====== THE DATA ======

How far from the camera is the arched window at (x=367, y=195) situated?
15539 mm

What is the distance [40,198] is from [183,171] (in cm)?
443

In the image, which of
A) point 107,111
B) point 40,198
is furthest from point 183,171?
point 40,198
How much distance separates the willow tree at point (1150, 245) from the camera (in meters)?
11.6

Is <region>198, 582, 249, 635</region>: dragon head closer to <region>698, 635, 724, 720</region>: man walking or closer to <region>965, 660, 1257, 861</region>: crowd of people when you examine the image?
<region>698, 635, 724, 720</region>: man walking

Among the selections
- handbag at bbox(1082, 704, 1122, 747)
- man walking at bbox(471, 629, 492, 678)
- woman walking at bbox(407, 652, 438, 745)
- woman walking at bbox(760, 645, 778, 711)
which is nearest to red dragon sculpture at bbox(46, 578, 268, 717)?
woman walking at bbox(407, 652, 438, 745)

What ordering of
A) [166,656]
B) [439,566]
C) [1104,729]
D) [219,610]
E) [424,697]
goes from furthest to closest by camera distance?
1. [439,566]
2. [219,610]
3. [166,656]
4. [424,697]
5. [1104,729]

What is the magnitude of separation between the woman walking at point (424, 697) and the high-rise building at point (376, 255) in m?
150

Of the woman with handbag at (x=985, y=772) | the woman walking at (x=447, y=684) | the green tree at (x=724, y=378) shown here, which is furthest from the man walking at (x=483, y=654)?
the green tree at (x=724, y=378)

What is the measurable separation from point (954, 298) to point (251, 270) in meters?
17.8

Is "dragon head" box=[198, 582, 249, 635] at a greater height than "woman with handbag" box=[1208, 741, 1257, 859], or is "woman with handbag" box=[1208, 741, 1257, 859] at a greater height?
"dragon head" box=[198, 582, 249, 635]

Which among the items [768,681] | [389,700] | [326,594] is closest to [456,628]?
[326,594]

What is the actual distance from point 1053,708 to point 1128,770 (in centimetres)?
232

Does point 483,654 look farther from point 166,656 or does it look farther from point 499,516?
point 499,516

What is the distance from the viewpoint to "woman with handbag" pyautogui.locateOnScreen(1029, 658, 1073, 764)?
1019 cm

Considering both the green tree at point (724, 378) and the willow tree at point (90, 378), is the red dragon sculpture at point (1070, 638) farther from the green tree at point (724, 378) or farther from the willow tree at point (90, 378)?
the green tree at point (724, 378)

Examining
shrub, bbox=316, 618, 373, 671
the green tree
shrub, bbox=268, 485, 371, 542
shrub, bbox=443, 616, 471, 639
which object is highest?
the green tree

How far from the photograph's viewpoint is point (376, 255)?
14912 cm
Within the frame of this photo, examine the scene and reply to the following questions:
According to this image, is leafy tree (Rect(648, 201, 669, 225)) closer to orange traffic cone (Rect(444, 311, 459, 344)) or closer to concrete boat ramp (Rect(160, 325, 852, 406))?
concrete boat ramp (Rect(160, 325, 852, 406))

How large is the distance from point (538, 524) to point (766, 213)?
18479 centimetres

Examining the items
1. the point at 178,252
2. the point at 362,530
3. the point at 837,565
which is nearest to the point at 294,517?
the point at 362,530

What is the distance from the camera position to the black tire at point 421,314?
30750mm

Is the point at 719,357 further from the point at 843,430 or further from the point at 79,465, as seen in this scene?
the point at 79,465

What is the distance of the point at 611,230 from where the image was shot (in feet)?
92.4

======

__WHAT YOU ARE ASKED TO DO__.
Copy all of the items above word for word, keeping every line in its original order.

__EXERCISE SOLUTION__.
How far from the camera is the arched window at (x=367, y=195) situated?
15539 mm

What is the distance [40,198] is from [183,171] (in cm)?
443

In the image, which of
A) point 107,111
B) point 40,198
is furthest from point 183,171?
point 40,198
How much distance separates the willow tree at point (1150, 245) from the camera (in meters)?
11.6

Is <region>198, 582, 249, 635</region>: dragon head closer to <region>698, 635, 724, 720</region>: man walking or closer to <region>965, 660, 1257, 861</region>: crowd of people when you examine the image?
<region>698, 635, 724, 720</region>: man walking

Among the selections
- handbag at bbox(1082, 704, 1122, 747)
- man walking at bbox(471, 629, 492, 678)
- woman walking at bbox(407, 652, 438, 745)
- woman walking at bbox(760, 645, 778, 711)
which is nearest to red dragon sculpture at bbox(46, 578, 268, 717)?
woman walking at bbox(407, 652, 438, 745)

What ordering of
A) [166,656]
B) [439,566]
C) [1104,729]
D) [219,610]
E) [424,697]
goes from furthest to closest by camera distance?
1. [439,566]
2. [219,610]
3. [166,656]
4. [424,697]
5. [1104,729]

What is the magnitude of separation between the woman walking at point (424, 697) and the high-rise building at point (376, 255) in m?
150

Of the woman with handbag at (x=985, y=772) | the woman walking at (x=447, y=684) | the green tree at (x=724, y=378) shown here, which is furthest from the man walking at (x=483, y=654)?
the green tree at (x=724, y=378)

What is the measurable separation from point (954, 298) to point (251, 270) in meters?
17.8

Is "dragon head" box=[198, 582, 249, 635] at a greater height than "woman with handbag" box=[1208, 741, 1257, 859], or is "woman with handbag" box=[1208, 741, 1257, 859] at a greater height?
"dragon head" box=[198, 582, 249, 635]

Which among the items [768,681] | [389,700] | [326,594] is closest to [456,628]?
[326,594]

What is the actual distance from point 1053,708 to point 1128,770 (in centimetres)?
232

Does point 483,654 look farther from point 166,656 or does it look farther from point 499,516?
point 499,516

What is the distance from the viewpoint to "woman with handbag" pyautogui.locateOnScreen(1029, 658, 1073, 764)?
1019 cm

Considering both the green tree at point (724, 378) and the willow tree at point (90, 378), is the red dragon sculpture at point (1070, 638) farther from the green tree at point (724, 378) or farther from the willow tree at point (90, 378)?
the green tree at point (724, 378)

Examining
shrub, bbox=316, 618, 373, 671
the green tree
shrub, bbox=268, 485, 371, 542
shrub, bbox=443, 616, 471, 639
which object is highest?
the green tree

How far from the photograph's viewpoint is point (376, 255)?
14912 cm
Within the frame of this photo, examine the scene and reply to the following questions:
According to this image, is leafy tree (Rect(648, 201, 669, 225)) closer to orange traffic cone (Rect(444, 311, 459, 344)) or closer to concrete boat ramp (Rect(160, 325, 852, 406))?
concrete boat ramp (Rect(160, 325, 852, 406))

How large is the distance from point (538, 524) to point (766, 213)?
18479 centimetres

Examining the items
1. the point at 178,252
2. the point at 362,530
3. the point at 837,565
which is nearest to the point at 294,517?
the point at 362,530

What is the distance from the camera position to the black tire at point 421,314?
30750mm

Is the point at 719,357 further from the point at 843,430 or further from the point at 79,465, as seen in this scene?
the point at 79,465

What is the distance of the point at 611,230 from where the image was shot (in feet)?
92.4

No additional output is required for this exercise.